→ What you will do
From the data that follows, print exactly the lines starting at the one containing "Consider this experimental" and ending at the one containing "Researchers compared different"; include both of them and nothing more.
____ Dataset
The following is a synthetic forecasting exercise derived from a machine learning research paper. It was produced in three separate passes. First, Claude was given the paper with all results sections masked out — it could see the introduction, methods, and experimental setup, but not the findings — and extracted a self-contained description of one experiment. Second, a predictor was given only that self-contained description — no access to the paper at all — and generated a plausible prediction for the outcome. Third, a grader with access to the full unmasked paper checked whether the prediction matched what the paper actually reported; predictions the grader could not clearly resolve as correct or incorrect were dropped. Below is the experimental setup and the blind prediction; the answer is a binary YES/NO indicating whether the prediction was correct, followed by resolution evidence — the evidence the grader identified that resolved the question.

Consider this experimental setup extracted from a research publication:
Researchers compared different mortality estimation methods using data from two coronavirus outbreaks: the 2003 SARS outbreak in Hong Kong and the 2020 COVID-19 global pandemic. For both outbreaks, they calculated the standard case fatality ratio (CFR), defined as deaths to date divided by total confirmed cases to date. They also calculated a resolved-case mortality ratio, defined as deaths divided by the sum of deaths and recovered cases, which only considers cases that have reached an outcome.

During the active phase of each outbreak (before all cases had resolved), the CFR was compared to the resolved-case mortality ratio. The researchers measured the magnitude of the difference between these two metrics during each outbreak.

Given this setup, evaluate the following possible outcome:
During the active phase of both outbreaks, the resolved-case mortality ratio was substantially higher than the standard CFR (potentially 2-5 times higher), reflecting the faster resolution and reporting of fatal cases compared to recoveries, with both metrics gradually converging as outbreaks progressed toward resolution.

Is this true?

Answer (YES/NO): YES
________
→ Task answer
Consider this experimental setup extracted from a research publication:
Researchers compared different mortality estimation methods using data from two coronavirus outbreaks: the 2003 SARS outbreak in Hong Kong and the 2020 COVID-19 global pandemic. For both outbreaks, they calculated the standard case fatality ratio (CFR), defined as deaths to date divided by total confirmed cases to date. They also calculated a resolved-case mortality ratio, defined as deaths divided by the sum of deaths and recovered cases, which only considers cases that have reached an outcome.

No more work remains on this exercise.